Mouvement FIRE : l’indépendance financière calculée avec réalisme
FIRE (Financial Independence, Retire Early) repose sur une équation simple : avec 25 fois ses dépenses annuelles investies, la règle des 4 % permet en théorie de vivre des retraits. Ce que les blogs américains passent sous silence, c’est ce qui change le calcul en Allemagne : l’impôt sur les plus-values à chaque retrait, des cotisations d’assurance maladie sans part employeur et un environnement de taux que les simulations historiques ne reproduisent pas à l’identique.
Ici, nous faisons les comptes de FIRE honnêtement pour le contexte allemand — sans romantisme de mode de vie.

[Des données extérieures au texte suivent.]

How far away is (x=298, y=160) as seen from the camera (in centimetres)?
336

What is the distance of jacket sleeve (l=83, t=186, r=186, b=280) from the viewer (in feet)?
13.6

La mathématique du taux d’épargne : pourquoi il domine tout
Le délai jusqu’à l’indépendance financière dépend presque exclusivement du taux d’épargne, pas du revenu. En épargnant 50 % de son revenu net, on atteint 25 fois ses dépenses annuelles en 15 à 17 ans environ, avec un rendement nominal d’environ 7 % et une inflation modérée. À 20 % de taux d’épargne, il faut plutôt 35 ans ou plus — le chemin classique vers la retraite légale.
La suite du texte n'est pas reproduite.